**EXCERPT PROVIDED**
Spring on Saturn has brought images of what some are calling “The Rose of Saturn”.
The Cassini spacecraft orbiting Saturn has brought a fantastic view of the massive hurricane swirling atop the planet’s north pole. The pictures captured by NASA’s Cassini are the first visible light pictures, and the first relatively close up shots, of the 1,250 mile (2,000 kilometer) wide hurricane’s eye. At the outer edges of the huge storm, winds are likely traveling at about 330 miles per hour, or 150 meters per second. Those speeds are about four times what hurricanes average on Earth. Scientists hope to study the huge storm in order to understand more about hurricanes on Earth because of the key differences in how Saturn’s hurricane was formed and how it behaves. Scientists think the storm has been going at Saturn’s north pole for years, but went unobserved until now because of Saturn’s long winter and Cassini’s orbit.

**DATA SECTION**

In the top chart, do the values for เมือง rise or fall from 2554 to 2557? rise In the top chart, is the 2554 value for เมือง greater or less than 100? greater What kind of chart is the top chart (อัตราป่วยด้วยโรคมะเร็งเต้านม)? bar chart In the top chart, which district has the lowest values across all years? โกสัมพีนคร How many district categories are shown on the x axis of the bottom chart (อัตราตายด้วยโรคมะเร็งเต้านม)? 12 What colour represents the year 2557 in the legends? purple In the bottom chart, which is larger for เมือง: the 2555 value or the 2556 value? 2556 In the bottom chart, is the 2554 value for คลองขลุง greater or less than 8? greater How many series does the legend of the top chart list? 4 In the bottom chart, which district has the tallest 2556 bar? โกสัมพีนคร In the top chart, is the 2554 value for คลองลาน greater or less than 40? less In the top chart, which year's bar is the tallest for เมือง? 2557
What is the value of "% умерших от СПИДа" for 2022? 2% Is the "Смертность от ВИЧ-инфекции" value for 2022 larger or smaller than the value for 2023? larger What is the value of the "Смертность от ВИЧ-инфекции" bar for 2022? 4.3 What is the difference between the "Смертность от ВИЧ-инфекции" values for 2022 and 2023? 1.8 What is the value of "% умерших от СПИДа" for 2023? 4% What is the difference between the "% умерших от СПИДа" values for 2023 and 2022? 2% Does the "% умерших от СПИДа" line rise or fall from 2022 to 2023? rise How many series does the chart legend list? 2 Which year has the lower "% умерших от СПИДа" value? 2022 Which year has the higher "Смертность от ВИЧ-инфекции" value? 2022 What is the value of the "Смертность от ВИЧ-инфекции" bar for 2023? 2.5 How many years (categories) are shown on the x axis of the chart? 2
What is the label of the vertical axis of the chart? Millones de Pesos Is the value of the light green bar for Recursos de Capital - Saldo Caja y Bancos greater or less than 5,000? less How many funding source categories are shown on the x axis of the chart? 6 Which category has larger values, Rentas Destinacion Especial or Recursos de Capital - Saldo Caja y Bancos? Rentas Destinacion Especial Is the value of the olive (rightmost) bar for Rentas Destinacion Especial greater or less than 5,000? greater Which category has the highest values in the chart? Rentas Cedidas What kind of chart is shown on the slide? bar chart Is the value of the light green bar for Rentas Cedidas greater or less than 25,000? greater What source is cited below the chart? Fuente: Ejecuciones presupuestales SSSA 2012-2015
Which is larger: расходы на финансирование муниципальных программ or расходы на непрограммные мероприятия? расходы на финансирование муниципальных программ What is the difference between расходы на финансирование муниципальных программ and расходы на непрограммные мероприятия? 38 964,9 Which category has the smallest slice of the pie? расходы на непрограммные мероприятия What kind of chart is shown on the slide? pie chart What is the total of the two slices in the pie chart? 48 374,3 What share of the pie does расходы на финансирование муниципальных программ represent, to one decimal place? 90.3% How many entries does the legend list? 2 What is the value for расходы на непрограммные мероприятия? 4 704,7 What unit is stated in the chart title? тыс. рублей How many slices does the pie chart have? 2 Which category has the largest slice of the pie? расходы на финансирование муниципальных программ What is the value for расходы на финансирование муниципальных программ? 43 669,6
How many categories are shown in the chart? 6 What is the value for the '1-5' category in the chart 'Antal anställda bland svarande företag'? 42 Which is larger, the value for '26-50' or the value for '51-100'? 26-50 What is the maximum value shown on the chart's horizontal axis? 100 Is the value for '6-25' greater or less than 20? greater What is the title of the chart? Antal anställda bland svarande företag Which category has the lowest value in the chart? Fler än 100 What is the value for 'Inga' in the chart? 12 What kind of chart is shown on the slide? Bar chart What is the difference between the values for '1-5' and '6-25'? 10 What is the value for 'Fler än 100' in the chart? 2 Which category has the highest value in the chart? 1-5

**PROBLEMS TO SOLVE**
(a) Summarize the Saturn hurricane passage in two sentences.
(b) Resume the Saturn hurricane passage from where it stops.
The rows were drawn from a separate source.

**LIST OF ANSWERS**
(a) NASA's Cassini spacecraft has captured the first visible-light, relatively close-up images of a 1,250-mile-wide hurricane at Saturn's north pole, where winds at the outer edges likely reach about four times the average speed of hurricanes on Earth. Scientists hope studying the storm, which they think has lasted for years but went unobserved because of Saturn's long winter and Cassini's orbit, will reveal more about hurricanes on Earth.

(b)
Hurricanes on Earth tend to rely on a supply of warm ocean water to grow and sustain themselves. Andrew Ingersoll, a Cassini imaging team member, said the hurricane came as a surprise. “We did a double take when we saw this vortex because it looks so much like a hurricane on Earth, but there it is at Saturn, on a much larger scale, and it is somehow getting by on the small amounts of water vapor in Saturn’s hydrogen atmosphere.” Saturn’s hurricane isn’t moving, either, as opposed to north-drifting Earth hurricanes. That’s likely because there’s no further north for it to go – it’s locked at the north pole. Scientists think studying how the hurricane uses water vapor, how it moves, and how it sustains its violent winds will tell them new information about how hurricanes generate and sustain themselves.
The discovery is only now coming to light because when Cassini arrived in 2004, Saturn’s north pole was dark for winter. When the polar winter started to fade in 2009, letting the sun shine on the Saturnian north, Cassini started adjusting its orbit to get a better look at the poles. Cassini uses passes on Saturn’s moon, Titan, as an aid to conserve propellant, so plotting out courses for the spacecraft takes years.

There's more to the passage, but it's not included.